BEGIN SUPPLIED RECORDS
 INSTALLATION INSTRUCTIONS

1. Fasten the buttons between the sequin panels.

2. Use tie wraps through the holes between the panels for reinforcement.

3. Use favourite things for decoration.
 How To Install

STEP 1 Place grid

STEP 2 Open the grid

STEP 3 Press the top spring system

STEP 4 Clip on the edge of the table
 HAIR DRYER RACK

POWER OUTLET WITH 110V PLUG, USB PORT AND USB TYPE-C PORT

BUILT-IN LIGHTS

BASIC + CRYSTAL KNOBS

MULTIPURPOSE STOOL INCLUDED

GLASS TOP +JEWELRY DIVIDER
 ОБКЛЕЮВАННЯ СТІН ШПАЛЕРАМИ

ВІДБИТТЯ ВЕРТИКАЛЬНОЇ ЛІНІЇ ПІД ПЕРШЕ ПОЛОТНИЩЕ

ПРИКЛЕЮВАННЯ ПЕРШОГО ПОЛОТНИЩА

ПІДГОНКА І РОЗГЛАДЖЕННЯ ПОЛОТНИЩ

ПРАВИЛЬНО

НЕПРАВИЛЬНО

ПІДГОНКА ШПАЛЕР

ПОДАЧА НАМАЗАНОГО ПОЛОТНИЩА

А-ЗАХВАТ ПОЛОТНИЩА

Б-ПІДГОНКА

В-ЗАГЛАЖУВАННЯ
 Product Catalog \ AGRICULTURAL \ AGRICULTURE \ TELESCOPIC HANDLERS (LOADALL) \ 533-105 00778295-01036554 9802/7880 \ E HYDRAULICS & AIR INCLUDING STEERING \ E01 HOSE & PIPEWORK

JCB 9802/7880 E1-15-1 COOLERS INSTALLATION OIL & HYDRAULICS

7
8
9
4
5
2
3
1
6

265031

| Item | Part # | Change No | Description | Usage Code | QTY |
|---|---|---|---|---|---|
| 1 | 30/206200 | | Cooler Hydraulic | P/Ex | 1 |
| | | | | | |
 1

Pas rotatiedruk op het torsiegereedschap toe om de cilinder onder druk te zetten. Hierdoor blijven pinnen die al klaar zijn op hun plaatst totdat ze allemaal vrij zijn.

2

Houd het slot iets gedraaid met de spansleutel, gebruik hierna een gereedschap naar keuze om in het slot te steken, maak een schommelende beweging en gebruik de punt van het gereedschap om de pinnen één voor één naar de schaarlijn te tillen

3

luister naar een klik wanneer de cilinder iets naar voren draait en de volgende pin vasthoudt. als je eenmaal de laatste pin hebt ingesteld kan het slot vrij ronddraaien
END SUPPLIED RECORDS
## EXERCISE GOAL
Find the string "ПІДГОНКА" in the records, then copy each line where it occurs.

## RESPONSE TO THIS EXERCISE
ПІДГОНКА І РОЗГЛАДЖЕННЯ ПОЛОТНИЩ
ПІДГОНКА ШПАЛЕР
Б-ПІДГОНКА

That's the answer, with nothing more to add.